Task:
Please return word for word everything from the line containing "Given the layout" down to the final line.

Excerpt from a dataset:
^^^^^^^^

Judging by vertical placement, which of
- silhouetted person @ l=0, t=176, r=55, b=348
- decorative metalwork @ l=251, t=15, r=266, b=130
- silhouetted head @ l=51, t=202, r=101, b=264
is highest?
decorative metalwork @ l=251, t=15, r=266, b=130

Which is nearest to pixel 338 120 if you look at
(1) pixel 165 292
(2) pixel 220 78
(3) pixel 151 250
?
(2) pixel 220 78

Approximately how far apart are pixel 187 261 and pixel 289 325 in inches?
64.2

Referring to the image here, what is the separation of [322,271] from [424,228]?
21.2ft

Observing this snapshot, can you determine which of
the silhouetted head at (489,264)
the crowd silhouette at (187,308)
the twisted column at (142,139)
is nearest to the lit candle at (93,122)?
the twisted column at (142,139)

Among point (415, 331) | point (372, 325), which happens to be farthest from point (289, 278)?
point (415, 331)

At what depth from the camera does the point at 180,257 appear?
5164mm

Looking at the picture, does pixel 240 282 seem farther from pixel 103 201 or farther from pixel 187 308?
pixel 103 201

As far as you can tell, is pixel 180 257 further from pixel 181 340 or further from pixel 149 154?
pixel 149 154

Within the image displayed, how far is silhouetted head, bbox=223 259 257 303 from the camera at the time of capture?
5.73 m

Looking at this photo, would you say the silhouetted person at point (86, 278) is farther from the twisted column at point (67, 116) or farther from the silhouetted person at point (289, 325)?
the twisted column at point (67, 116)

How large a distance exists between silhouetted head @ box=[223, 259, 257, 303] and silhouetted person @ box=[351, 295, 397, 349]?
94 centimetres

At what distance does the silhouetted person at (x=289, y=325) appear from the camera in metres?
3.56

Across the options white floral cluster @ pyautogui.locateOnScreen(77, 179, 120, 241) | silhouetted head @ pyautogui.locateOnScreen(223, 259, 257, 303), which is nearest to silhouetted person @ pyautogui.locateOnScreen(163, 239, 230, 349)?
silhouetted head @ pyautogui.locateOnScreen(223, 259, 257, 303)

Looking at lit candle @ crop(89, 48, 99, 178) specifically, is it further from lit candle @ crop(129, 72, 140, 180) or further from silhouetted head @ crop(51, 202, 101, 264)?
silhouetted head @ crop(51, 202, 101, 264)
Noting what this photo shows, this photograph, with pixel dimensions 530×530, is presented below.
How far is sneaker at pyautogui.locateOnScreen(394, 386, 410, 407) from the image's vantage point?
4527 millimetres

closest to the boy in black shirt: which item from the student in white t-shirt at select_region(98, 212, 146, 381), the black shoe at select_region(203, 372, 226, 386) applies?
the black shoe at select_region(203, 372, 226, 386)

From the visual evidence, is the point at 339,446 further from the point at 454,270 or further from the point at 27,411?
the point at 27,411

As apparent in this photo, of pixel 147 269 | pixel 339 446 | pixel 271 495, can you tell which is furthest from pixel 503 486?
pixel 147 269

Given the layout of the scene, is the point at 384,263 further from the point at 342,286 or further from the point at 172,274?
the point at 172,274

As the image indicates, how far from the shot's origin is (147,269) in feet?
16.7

^^^^^^^^

Answer to this problem:
Given the layout of the scene, is the point at 384,263 further from the point at 342,286 or further from the point at 172,274?
the point at 172,274

As the image indicates, how far from the shot's origin is (147,269) in feet?
16.7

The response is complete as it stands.